Arioviste fit un geste de la main pour indiquer à la belle de s'approcher. Elle s'approcha de deux mètres. Il refit son geste. Elle s'approcha encore et n'était plus qu'à une portée de bras du chef germain lorsqu'il bondit sur elle, lui prenant les poignets avec ses grosses mains. Il la plaqua contre lui puis la fit s'asseoir sur son genou droit. Il collait son nez dans la nuque de Miranda, la reniflait et la reniflait toujours.

  • Voilà une femme qui aura la transpiration épicée, cria-t-il avant de partir en éclats de rire.

Cependant, à force de rire, il toussa une première fois, puis une deuxième fois. Il semblait manquer de s'étouffer quand tout à coup il pencha son buste vers sa gauche et vomit.

  • Me voilà prêt à m'amuser ! Que tout le monde sorte !

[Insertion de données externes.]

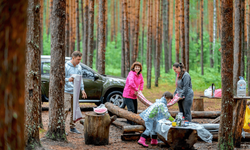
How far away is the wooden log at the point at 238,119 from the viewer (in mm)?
6557

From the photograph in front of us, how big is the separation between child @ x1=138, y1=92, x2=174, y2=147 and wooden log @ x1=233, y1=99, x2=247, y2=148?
1621 millimetres

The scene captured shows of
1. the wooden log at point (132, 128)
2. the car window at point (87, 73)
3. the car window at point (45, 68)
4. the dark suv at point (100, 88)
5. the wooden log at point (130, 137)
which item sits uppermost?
the car window at point (45, 68)

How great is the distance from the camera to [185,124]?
6.14 meters

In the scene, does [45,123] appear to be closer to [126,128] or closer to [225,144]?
[126,128]

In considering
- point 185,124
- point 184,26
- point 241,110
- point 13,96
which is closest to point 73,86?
point 185,124

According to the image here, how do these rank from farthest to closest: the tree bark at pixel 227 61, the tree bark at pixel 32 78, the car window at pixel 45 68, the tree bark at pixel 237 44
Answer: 1. the tree bark at pixel 237 44
2. the car window at pixel 45 68
3. the tree bark at pixel 227 61
4. the tree bark at pixel 32 78

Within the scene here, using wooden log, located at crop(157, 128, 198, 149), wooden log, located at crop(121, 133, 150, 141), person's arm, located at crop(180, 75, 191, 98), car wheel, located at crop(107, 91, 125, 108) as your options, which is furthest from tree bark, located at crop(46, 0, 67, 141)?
car wheel, located at crop(107, 91, 125, 108)

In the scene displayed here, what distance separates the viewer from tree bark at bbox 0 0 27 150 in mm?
1392

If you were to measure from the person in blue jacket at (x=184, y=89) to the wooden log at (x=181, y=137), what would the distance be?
1.65 metres

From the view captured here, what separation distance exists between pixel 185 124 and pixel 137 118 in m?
1.68

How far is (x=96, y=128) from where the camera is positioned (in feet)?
20.6

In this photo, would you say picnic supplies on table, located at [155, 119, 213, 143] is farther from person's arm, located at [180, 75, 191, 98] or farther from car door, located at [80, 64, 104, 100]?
car door, located at [80, 64, 104, 100]

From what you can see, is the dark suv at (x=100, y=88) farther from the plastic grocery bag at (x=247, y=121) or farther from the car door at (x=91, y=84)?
the plastic grocery bag at (x=247, y=121)

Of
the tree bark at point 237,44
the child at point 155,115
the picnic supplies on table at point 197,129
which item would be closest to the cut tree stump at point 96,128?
the child at point 155,115
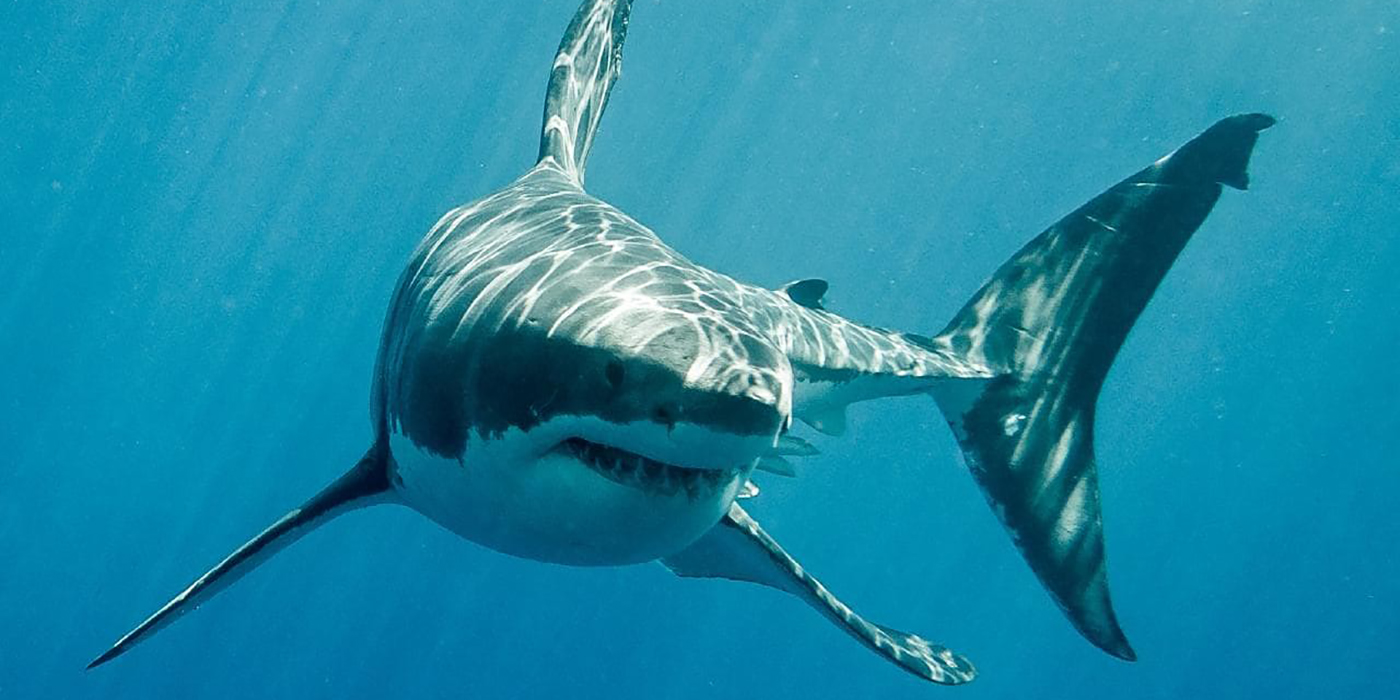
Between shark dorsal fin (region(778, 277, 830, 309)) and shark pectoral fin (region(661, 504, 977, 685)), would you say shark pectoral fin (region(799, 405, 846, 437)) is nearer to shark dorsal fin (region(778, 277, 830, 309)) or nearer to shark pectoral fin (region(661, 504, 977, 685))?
shark dorsal fin (region(778, 277, 830, 309))

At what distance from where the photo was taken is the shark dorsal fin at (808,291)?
5.54 meters

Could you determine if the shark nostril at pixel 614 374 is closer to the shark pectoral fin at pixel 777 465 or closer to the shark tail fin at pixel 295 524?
the shark tail fin at pixel 295 524

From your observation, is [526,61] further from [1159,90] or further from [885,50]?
[1159,90]

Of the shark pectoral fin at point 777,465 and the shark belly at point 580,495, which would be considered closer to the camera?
the shark belly at point 580,495

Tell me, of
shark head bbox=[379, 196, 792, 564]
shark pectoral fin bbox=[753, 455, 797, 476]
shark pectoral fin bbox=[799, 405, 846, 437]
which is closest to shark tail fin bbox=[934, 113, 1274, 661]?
shark pectoral fin bbox=[799, 405, 846, 437]

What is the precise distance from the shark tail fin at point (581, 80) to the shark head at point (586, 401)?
2.71m

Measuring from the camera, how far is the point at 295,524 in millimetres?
3811

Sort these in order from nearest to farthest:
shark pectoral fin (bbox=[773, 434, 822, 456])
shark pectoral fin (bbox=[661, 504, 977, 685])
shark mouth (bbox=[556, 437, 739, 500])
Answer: shark mouth (bbox=[556, 437, 739, 500])
shark pectoral fin (bbox=[773, 434, 822, 456])
shark pectoral fin (bbox=[661, 504, 977, 685])

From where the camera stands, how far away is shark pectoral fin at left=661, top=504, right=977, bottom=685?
3877 millimetres

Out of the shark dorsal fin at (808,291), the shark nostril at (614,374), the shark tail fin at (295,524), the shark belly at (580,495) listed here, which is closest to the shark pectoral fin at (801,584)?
the shark belly at (580,495)

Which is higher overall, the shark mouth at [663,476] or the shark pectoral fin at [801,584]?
the shark mouth at [663,476]

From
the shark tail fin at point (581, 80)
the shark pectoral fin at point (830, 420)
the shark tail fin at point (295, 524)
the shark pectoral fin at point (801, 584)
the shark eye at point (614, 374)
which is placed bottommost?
the shark tail fin at point (295, 524)

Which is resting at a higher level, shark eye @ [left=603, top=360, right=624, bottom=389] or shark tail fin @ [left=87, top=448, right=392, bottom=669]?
shark eye @ [left=603, top=360, right=624, bottom=389]

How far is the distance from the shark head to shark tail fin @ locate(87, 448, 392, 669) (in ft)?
2.08
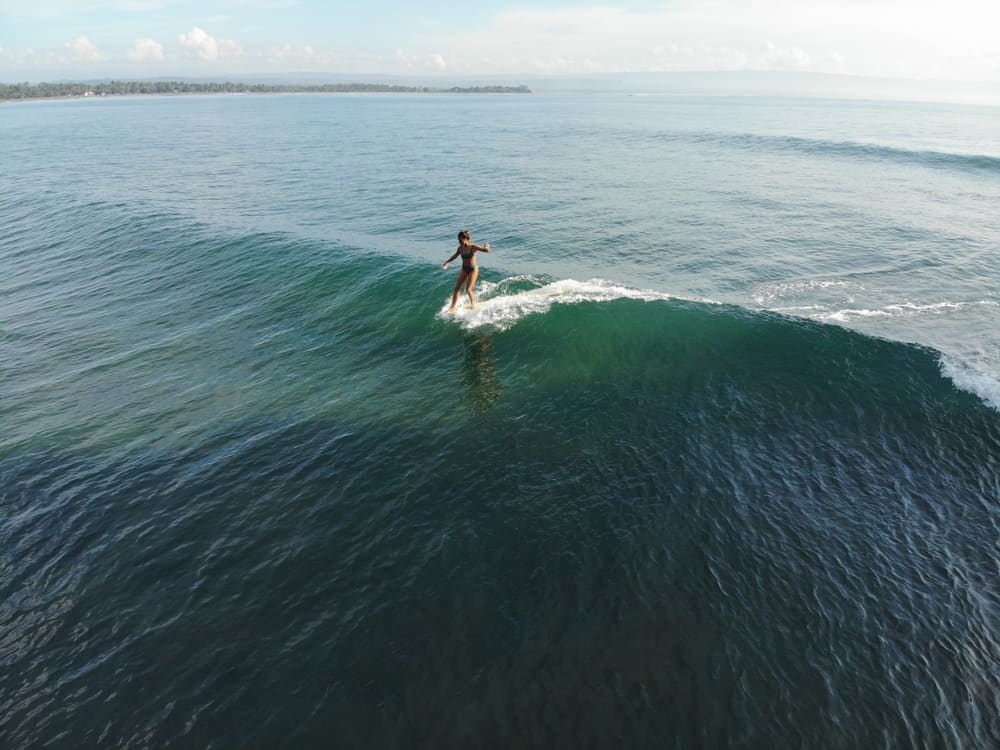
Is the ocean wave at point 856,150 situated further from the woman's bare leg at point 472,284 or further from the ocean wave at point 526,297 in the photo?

Castic s'avança d'un pas lourd et brisa les intentions du Germain :

  • Elle a un prix !

Arioviste rit jaune et répliqua :

  • Allons ! C'est donc vrai qu'en Gaule tout s'achète et tout se vend ?! Regardons tes voisins Eduens...des vendus, cria-t-il. Tes voisins feront intervenir les légions romaines chez toi tôt ou tard !

  • Ce n'est pas encore de l'histoire, ce que tu racontes là !

  • Ah non ?

  • Non

  • C'est imminent ! Cela va te tomber sur le coin du nez.

  • Rome n'est pas prête à intervenir pour le camp éduen.

  • Rome ne veut pas intervenir, et ne voudra pas intervenir tant que je l'effraierai. Mais après ma mort, vassal ?

  • Et si c'était ton tour de passer sous le fil de l'épée de Rome ?!

  • C'est une menace ?

  • Que ferais-tu si Rome en avait assez de tes virées en Gaule ? Donne-moi un prix et paie-la !

Arioviste ne demeura point sourd à la menace. Castic serait prêt à faire appel à Rome ?!

Arioviste disposait de 55 000 Germains prêts à être levés parmi les tribus Hardue, Marcomane, Triboque, Vangionne, Némète, Sédusienne. Quant à sa tribu suève, il pouvait y mobiliser 30 000 hommes et femmes en armes.

Arioviste ne craignait donc personne. Mais il n'avait qu'une parole. Il fit signe à son trésorier personnel de venir vers lui. Il lui chuchota quelque chose. Le trésorier s'avança jusque Castic et lui répondit :

  • Vous aurez 10 drachmes d'or demain matin, si votre putain se comporte correctement avec mon maître !

Castic trouvait l'offre généreuse. Il sourit puis acquiesça de la tête en regardant en un éclair Arioviste, puis se retira.